Em 1932 ela ascendeu ao trono, tendo apenas seis anos de idade, depois da morte de seu pai na, posteriormente conhecida, Guerra dos 30 anos, onde ele havia lutado em defesa dos protestantes contra os católicos. Cristina ficou tutelada até completar seus 18 anos, quando passou a atuar verdadeiramente como rainha da Suécia.

Cristina fugia completamente aos padrões da época, pois fora educada como se fosse um homem, tendo acesso a estudos, a montaria e a esgrima. E se vestia como um homem, tinha uma postura mais firme e autoritária. Por isso, não demorou a surgir boatos que a moça não gostava de homens. Isso me fez lembrar de uma certa presidenta brasileira.

A vida da rainha piorou quando resolveu desafiar o Conselho Maior do Estado ao dizer categoricamente que jamais se casaria e, tampouco, teria filhos. Isso a desqualificava completamente, pois essa era uma das tarefas mais importantes das mulheres. Ainda hoje também o é, respeitando as devidas proporções de tempo e contexto.
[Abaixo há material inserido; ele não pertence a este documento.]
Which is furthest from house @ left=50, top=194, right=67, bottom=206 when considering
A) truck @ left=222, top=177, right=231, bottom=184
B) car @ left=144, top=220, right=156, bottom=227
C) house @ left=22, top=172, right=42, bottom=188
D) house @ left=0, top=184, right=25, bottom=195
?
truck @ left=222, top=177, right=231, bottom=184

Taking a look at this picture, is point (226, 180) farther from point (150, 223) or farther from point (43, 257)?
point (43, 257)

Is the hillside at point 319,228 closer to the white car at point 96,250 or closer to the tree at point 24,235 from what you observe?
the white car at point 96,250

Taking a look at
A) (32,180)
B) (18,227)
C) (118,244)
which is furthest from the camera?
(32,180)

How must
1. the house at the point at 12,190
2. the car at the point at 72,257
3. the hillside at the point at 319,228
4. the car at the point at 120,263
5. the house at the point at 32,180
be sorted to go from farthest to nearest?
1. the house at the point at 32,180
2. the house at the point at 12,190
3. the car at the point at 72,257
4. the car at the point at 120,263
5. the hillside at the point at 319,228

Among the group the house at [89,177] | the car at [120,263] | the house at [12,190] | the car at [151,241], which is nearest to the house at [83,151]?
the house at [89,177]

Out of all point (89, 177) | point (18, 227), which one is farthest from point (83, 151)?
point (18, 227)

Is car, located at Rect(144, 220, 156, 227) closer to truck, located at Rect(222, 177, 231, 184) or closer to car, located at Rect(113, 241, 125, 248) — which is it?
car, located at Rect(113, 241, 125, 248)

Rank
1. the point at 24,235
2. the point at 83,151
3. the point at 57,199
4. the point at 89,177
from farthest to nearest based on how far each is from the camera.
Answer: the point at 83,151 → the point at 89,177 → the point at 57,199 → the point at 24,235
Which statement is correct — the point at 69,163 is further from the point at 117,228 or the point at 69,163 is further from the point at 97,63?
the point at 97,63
A aversão ao casamento e à maternidade reforçaram a ideia de que a orientação sexual de Cristina era desviante dos padrões, situação que a própria alimentava, como uma forma, talvez, de chocar aquela sociedade, um prazer degustado por ela constantemente.

O fato é que, sendo lésbica ou não, a rainha desistiu de seguir na vida pública em seu país. Ela abdicou do trono, o entregando ao seu primo, e foi embora para Roma, onde se converteu ao catolicismo, contrariando, mais uma vez, os padrões de seu país.

Abdicar da carreira política e quebrar com os padrões vigentes, especialmente quando atuam em linha de frente, ainda são questões para as mulheres modernas, que se veem, muitas vezes, obrigadas a desistir de seu protagonismo em nome do bem-estar de si e dos seus.

O “erro” de Cristina jamais fora perdoado pelo seu país, que a ignorou completamente quando tentou voltar ao posto de rainha. Foi considerada traidora por ter se tornado católica, escandalizando o povo e a corte.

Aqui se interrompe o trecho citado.